El diputado electo del PINU, Carlenton Dávila, señaló que su bancada aún se encuentra en un proceso interno de análisis antes de definir su voto.
“En este momento lo más importante es reunirse con los cuatro diputados para llegar a un consenso para la manera en la que vamos a votar”, afirmó, al tiempo que indicó que la directiva central del partido les pidió prudencia a última hora.
Dávila aseguró que no han sostenido conversaciones con otras bancadas. “No hemos dialogado con nadie, con ninguno de los partidos, ni siquiera sabíamos que Jorge Cálix aspiraba a la presidencia”, explicó.
No obstante, el diputado del PINU expuso su criterio sobre la relación entre el Ejecutivo y el Legislativo. “Si yo, en su momento, aquí en este Congreso, defendí la posición de Xiomara Castro de que ella quería tener un presidente del Congreso afín con su gobierno, lo mismo creo que debería ser ahora”, manifestó.
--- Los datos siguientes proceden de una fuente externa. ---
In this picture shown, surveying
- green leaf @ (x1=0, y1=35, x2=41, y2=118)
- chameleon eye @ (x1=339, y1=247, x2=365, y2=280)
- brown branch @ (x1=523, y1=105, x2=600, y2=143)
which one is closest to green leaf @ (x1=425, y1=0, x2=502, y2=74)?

Por su parte, Godofredo Fajardo, diputado electo por el Partido Democracia Cristiana (DC), se mostró optimista sobre el nuevo período legislativo y aseguró que este Congreso podría marcar una diferencia.
“Este Congreso Nacional va a ser el mejor de la historia”, dijo, al destacar que ha escuchado a diputados de diversos partidos hablar de diálogo, entendimiento y acuerdos.
Fajardo adelantó que su voto será para Tomás Zambrano en la presidencia del Congreso. “Para que el Congreso se desarrolle en paz y tranquilidad vamos a votar por Tomás Zambrano, para que tenga el gobierno esa gran dupla: Tito Asfura y Tomás Zambrano”, afirmó.
El diputado agregó que su compromiso es con el país y no con intereses partidarios. “Venimos aquí comprometidos con Honduras y con los hondureños, no con partidos políticos en particular”, subrayó.
En tanto, la diputada electa del Partido Liberal, Sarahí Espinal, reconoció el reto que asumen los nuevos congresistas. “Estamos muy nerviosos porque es una responsabilidad completamente enorme poder hacer las cosas bien por este país”, expresó.
Espinal recordó que el Congreso saliente tuvo una baja productividad legislativa. “En años anteriores únicamente se sesionaron 30 días y los diputados estuvieron recibiendo su salario sin poder trabajar”, lamentó, al calificar como una pena el mal uso de los recursos públicos.
Finalmente, destacó que el mensaje de las urnas fue claro. “El pueblo dio un mensaje claro de que se eligieran nuevas autoridades en el Congreso Nacional; el 80% de los congresistas somos nuevos y esperamos hacer una labor de consenso y diálogo”, concluyó.